Remembering Jahi McMath, the person who died twice
I have been meditating lately about death as I continue to see it on a regular basis. What continues to amaze me is the fact that, under the most obvious circumstances, patients and families seem to be skeptical about it and it is never a natural occurrence; and we are never ever ready for it.
I was thinking about Jahi McMath who “died again” just about a year ago. She was the most remarkable case in our lifetime in terms of creating controversy about what death really means, after she had been pronounced brain dead, which is legal death. All of this mediated by the family resisting death itself.
Many TV stations covered her saga. They showed different viewpoints ranging from the most rational, scientific and legal views, to the most extreme ones. The family expressed that based on profound religious beliefs, they would not even think about death.
People have real issues with the end-of-life concept. Especially in this country, patients going to the hospital expect to live. In other countries, when people go to the hospital, they expect to die.
Jahi’s case was an extreme situation because she went in for an elective surgery with a mortality of one in 30,000, and unfortunately she was the one. Four days later, at the very young age of 13, she was pronounced brain dead. Apparently, she bled from her complicated throat surgery, leading to a cardiac arrest and severe lack of oxygen to the brain, causing damage beyond repair.
Multiple experts opined; including in hospital, outside consultants, and some of them appointed by the court. The family continued to hold the idea that she was alive. When her mother was asked what it would take to convince her that she was dead, the answer was: “only if her heart stops.”
This case brought up a lot of controversy about brain death in the legal and medical worlds, in spite of the fact it can be diagnosed with a very high degree of certainty. I was also amazed by the popular support shown by emotional people, by the media and by some laymen that chose to express their belief that she was alive, certainly without any scientific basis to prove their case.
As I kept on screening through renowned cases where people with “brain death” came back to life, I realized that these cases were not actually brain death stories.
The general idea that, once the brain dies, the body falls apart physiologically and deteriorates within days to weeks was not, in retrospect, Jahi’s case. She actually was artificially well preserved and apparently “reached puberty” pushing the known medical boundaries by lasting so long.

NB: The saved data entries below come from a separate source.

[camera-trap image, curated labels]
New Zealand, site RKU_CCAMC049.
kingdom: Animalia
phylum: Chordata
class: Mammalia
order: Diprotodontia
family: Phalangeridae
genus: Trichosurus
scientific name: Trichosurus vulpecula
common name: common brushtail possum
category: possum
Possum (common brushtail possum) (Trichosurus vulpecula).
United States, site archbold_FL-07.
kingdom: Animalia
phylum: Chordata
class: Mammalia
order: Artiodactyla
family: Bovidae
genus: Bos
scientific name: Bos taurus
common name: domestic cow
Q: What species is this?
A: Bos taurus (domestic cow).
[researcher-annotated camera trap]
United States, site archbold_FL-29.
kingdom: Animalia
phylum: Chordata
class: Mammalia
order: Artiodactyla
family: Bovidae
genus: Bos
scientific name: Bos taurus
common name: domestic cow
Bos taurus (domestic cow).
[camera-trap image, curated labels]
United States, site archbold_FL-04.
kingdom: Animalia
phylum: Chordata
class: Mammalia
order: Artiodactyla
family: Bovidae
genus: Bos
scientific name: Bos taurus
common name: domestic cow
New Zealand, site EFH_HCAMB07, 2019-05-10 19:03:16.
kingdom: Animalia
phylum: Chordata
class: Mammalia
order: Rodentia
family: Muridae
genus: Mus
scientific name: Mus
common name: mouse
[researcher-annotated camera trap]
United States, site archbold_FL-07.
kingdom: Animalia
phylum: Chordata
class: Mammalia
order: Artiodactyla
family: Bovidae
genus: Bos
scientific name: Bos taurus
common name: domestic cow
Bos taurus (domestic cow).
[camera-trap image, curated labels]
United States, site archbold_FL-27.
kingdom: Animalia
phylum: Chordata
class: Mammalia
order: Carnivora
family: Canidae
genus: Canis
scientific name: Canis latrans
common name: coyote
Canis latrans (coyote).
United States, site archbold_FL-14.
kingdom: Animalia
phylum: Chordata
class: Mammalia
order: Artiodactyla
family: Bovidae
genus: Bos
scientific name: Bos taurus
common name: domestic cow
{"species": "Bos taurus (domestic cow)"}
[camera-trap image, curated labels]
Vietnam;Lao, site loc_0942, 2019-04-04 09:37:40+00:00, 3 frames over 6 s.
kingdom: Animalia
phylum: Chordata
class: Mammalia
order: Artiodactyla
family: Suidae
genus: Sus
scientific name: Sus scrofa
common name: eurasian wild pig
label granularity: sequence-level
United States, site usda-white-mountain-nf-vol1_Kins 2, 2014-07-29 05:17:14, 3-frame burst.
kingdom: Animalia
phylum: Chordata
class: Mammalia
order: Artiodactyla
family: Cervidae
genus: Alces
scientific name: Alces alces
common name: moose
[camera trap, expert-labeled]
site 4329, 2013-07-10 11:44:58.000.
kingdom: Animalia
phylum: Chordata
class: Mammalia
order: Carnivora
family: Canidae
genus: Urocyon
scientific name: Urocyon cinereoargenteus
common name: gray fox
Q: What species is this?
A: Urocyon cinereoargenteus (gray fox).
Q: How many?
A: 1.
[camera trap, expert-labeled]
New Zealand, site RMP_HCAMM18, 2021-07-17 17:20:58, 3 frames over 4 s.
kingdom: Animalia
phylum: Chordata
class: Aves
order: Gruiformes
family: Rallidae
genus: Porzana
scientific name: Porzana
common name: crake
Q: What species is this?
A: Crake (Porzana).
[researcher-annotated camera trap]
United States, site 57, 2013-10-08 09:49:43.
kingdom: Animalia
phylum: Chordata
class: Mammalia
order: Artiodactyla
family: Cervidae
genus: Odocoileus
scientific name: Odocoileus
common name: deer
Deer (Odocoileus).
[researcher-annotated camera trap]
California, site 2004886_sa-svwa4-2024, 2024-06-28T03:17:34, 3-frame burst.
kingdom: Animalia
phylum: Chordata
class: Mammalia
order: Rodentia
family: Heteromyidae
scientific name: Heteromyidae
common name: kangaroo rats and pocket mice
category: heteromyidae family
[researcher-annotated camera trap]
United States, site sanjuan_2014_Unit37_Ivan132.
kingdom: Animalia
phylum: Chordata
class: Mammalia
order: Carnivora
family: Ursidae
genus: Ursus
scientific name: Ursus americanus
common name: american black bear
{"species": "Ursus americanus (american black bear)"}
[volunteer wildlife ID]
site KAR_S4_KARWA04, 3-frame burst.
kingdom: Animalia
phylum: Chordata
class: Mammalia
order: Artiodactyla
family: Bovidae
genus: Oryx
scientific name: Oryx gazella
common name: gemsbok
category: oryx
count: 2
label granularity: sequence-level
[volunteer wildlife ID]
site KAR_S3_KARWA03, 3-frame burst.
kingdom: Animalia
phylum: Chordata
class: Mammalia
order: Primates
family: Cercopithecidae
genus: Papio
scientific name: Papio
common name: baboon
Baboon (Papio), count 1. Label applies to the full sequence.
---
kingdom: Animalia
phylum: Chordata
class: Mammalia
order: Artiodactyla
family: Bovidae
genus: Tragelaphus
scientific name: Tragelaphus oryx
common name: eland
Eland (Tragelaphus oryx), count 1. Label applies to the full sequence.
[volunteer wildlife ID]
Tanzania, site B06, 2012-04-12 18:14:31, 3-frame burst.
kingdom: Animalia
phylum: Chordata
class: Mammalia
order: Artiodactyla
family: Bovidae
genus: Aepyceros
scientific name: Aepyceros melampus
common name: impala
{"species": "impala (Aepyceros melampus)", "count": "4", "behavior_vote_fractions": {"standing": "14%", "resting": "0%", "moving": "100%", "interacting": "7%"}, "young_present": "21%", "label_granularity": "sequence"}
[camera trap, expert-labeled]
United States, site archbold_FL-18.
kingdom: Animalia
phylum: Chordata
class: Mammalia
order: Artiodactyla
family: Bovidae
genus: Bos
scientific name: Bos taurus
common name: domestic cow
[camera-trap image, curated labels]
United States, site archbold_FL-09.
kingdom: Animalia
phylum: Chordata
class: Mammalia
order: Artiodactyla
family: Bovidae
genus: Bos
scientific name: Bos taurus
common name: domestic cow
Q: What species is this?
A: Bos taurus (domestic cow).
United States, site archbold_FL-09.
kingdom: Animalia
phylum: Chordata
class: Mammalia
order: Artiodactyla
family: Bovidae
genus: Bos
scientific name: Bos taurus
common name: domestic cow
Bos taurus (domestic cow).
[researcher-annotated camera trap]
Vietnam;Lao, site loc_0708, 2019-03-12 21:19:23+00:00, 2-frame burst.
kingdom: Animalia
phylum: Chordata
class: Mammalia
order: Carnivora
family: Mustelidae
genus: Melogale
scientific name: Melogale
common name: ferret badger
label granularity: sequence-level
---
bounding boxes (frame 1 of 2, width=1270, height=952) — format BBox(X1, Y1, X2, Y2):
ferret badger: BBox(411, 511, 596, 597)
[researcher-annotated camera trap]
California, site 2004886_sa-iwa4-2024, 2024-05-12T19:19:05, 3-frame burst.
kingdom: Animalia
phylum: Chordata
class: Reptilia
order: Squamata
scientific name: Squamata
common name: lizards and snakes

One of the things we say in our documentary is “everybody wants to live for as long as they can and nobody wants to die.” It is unfortunate, to say the least, that this prayer has no scientific basis and that we must eventually die. We all do, without any exceptions.
I believe the point to be made behind this discussion is the fact that death is a reality, death is natural and death is certain 100 percent of the time.
We live in an era in which science has reached the point where we can keep bodies alive. This is the most incredible experiment in human history in terms of living through what legally and medically was deemed to be death in the first place. This is the only human being that I am aware of with two death certificates, one four days after the initial brain death and the second one after her heart gave up.
In my book “At Death’s Door” we tell reality based stories and experiences showing how people are impacted by death. I never saw anything like Jahi’s case. Some people however are willing to trade quality of life for quantity, which is, in our society, a very unfortunate exchange. I see people putting themselves and their loves ones through unbelievable physical and emotional suffering and pain in order to see another day.
Think about quality of life; think about what people really want for themselves. Not just what we want for them. It is easy to act by proxy on those who cannot express their wishes like Jahi. I do not know of any patient who would want to live that way. That is not living; it’s dying. We are probably at risk of having similar situations in the future as our scientific resources allow.
Families are, many times, the driving forces behind a protracted death and the consequent addition of pain and suffering. Unfortunately, doctors today are nowhere to be found when it comes to showing the way and guiding. Doctors have become unfamiliar with the concept of death and more familiar with the concept of pain and suffering and fighting for “extra time.”
I believe that life is beautiful. There is nothing like a life well-lived; a life with a purpose, goals and achievements. In a life with deadlines, death itself is the biggest deadline of all.
Just from a human point of view, nothing has changed. We still are born, grow, reproduce and then we die. As far as we know in 2019, there is nothing we can do about it. We should look at death as part of reality, and have respect for the process of death, which is the only truth we know; everything else pales in comparison. Make the best of life but don’t forget that it will come to a close, hopefully with dignity.
Sebastian Sepulveda M.D. specializes in internal and hospital medicine — focusing on end-of-life care. He works in private practice affiliated with Lowell General Hospital.